▸ **PROBLEM TO SOLVE**: Using the records below, filter out every line that lacks "Photo" and copy the rest.

[Short text fragments from websites]
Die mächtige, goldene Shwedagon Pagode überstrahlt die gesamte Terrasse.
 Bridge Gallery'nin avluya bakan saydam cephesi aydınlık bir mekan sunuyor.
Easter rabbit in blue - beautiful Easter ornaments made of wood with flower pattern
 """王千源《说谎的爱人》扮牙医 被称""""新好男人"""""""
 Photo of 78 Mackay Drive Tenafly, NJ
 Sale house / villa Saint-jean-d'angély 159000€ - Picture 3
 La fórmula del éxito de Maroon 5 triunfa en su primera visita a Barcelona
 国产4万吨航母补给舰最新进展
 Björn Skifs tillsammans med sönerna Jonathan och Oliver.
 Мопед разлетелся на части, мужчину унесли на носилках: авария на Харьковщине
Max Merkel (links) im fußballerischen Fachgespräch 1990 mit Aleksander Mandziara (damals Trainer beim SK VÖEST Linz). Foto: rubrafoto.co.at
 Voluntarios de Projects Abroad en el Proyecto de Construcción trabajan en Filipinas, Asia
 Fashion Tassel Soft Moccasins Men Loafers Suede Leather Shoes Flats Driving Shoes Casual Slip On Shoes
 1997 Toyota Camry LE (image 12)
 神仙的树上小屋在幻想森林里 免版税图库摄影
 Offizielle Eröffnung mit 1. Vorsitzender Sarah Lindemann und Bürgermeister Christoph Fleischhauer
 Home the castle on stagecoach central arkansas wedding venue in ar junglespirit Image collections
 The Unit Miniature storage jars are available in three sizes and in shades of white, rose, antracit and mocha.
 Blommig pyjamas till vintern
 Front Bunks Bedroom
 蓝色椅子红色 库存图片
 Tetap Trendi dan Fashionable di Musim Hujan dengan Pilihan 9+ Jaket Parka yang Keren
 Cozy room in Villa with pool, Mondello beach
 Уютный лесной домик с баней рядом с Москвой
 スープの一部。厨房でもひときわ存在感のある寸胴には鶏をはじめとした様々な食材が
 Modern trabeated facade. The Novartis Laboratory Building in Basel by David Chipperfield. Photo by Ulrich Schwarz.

▸ **YOUR SOLUTION**:
 Photo of 78 Mackay Drive Tenafly, NJ
 Modern trabeated facade. The Novartis Laboratory Building in Basel by David Chipperfield. Photo by Ulrich Schwarz.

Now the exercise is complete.